Im zweiten Abschnitt befinden sich ausschließlich Texte, die sich mit einem literarischen Werk oder einem Schriftsteller auseinandersetzen, in unterschiedlicher Länge und Intensität. Die autobiographische Note des ersten Abschnitts ist auch hier noch in einigen Texten sehr präsent, auch in einem großartigen Text über Kleist. Klug sind auch Bärfuss kurze Überlegung zu Brecht

„Daher rührt unser Unbehagen, wenn wir heute Brechts Stücke lesen. Er glaubte, die Veränderung sei für den Menschen ein Vergnügen. Für uns hat sie jeden Zauber verloren. Der Kapitalismus hat längst begriffen, dass sich alles ändern muss, damit alles bleibt, wie es ist. Wir transformieren uns von einer Stunde auf die andere, ohne Folgen. Alles wird anders, nichts ändert sich.“

und zu Max Frischs frühem Roman „Die Schwierigen“ und Frisch genereller Behandlung von Identitätsfragen in seinem Werk.
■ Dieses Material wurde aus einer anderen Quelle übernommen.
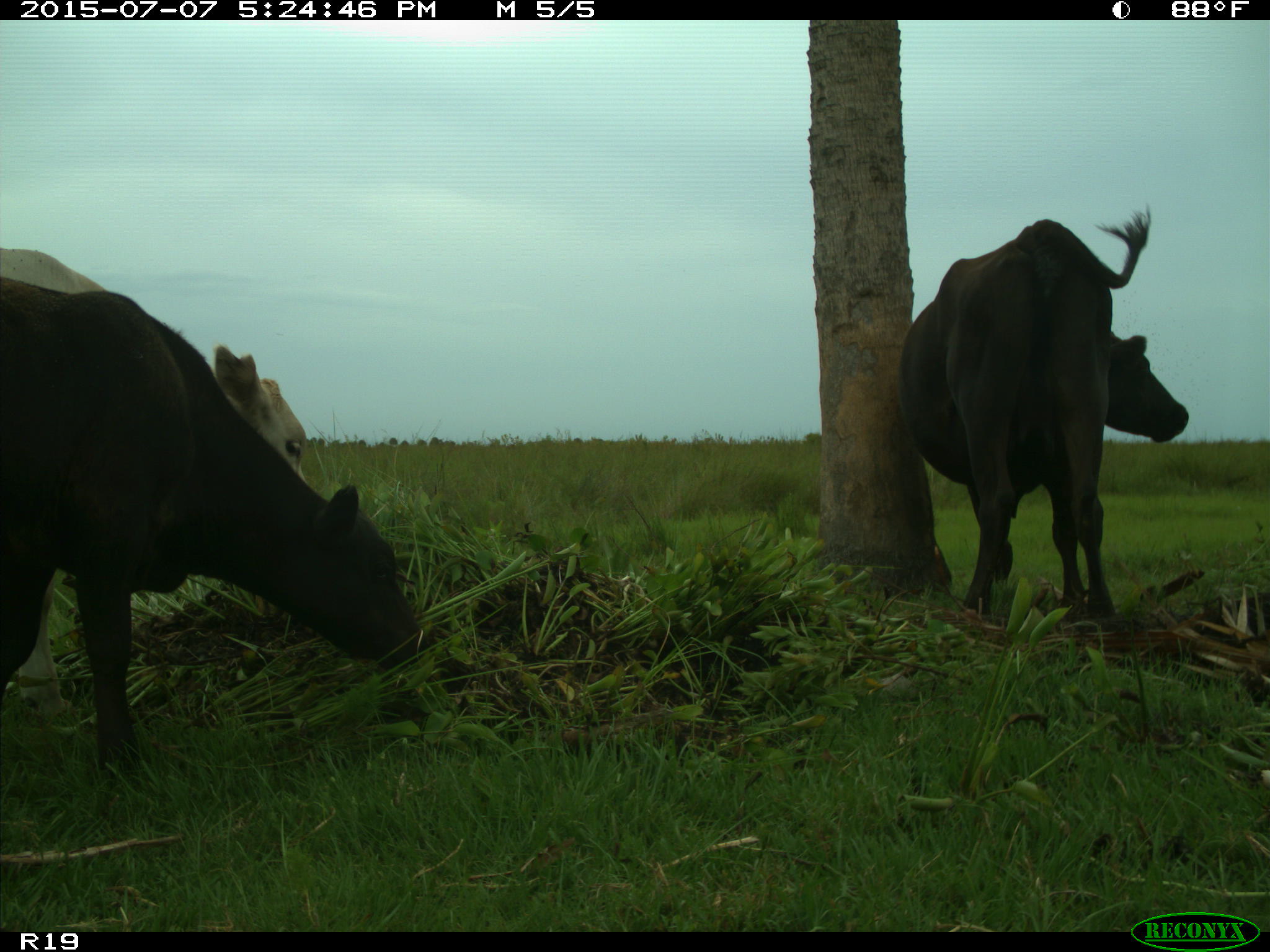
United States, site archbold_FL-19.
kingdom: Animalia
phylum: Chordata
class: Mammalia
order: Artiodactyla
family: Bovidae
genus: Bos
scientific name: Bos taurus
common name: domestic cow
„Wer die Frage nach der eignen Identität stellt, stellt das Konzept der Identität selbst in Frage. Das Wort Identität bedeutet unteilbar, aber jede Frage öffnet einen Spalt. Denn wer ist es, der sie stellt? Wer oder was kann diese Frage stellen, wenn nicht jener Teil meines Bewusstseins, der offenbar nicht zu diesem ungeteilten Teil gehört, der sich Identität nennt. Die Frage selbst teilt das Subjekt in etwas, das ist, und etwas, das sein könnte.“

Bärfuss tritt in diesen Texten weder als Prediger, noch als Zweifler auf, vielmehr wirken seine Essays wie eine noch nicht ganz abgeschlossene Suche nach einem Startpunkt, nach einem Übergang zwischen Gedanken und Aussage. Er arbeitet dennoch vortrefflich die Kernstücke der jeweiligen Werke heraus, ihre Epizentren, legt die Kante dieser Bücher und Autoren frei, die noch scharf ist (es handelt sich allerdings leider nur um Autoren).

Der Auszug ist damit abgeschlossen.